A special issue of Magnetochemistry (ISSN 2312-7481). This special issue belongs to the section "Magnetic Resonances".

Deadline for manuscript submissions: closed (30 November 2023) | Viewed by 4812

Special Issue Editors

Multidisciplinary Institute of Chemistry, Multidisciplinary Center UFRJ-Macaé, Federal University of Rio de Janeiro, Macaé, Rio de Janeiro, Brazil
Interests: quantum chemistry; relativistic quantum chemistry; computa-tional chemistry; DFT; basis sets; heavy nuclei; transition metal complexes; NMR; nonlinear optics
Department of Chemistry, Federal University of Juiz de Fora, Juiz de Fora, Minas Ge-rais, Brazil
Interests: molecular dynamics; quantum mechanics; docking; carbon materials; medicinal chemistry; metallodrugs

Special Issue Information

Dear Colleagues,

Transition metal complexes are of great interest in chemistry due to its variety of applications, including catalysis, advanced materials and medicinal chemistry.
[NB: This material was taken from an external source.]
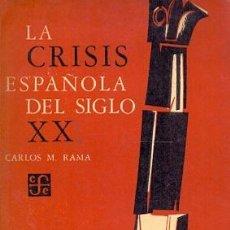 Libros antiguos: LA CRISIS ESPAÑOLA DEL SIGLO XX. CARLOS M. RAMA. . Lote 195134677
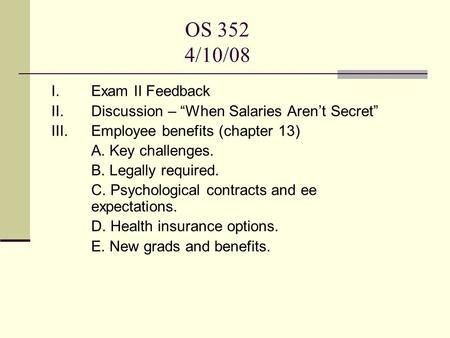 "OS 352 4/10/08 I. Exam II Feedback II. Discussion – ""When Salaries Aren't Secret"" III. Employee benefits (chapter 13) A. Key challenges. B. Legally required."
Considering the constant interest in the understanding of the structure and properties of transition metal complexes, Nuclear Magnetic Resonance (NMR) spectroscopy is a powerful and versatile technique used in the characterization of the reaction mechanism and properties of these compounds. Although most studies using NMR are focused on the light nuclei of the ligands coordinated to the metallic center, there is a wide range of metallic nuclei that also have advantageous properties for their use in NMR.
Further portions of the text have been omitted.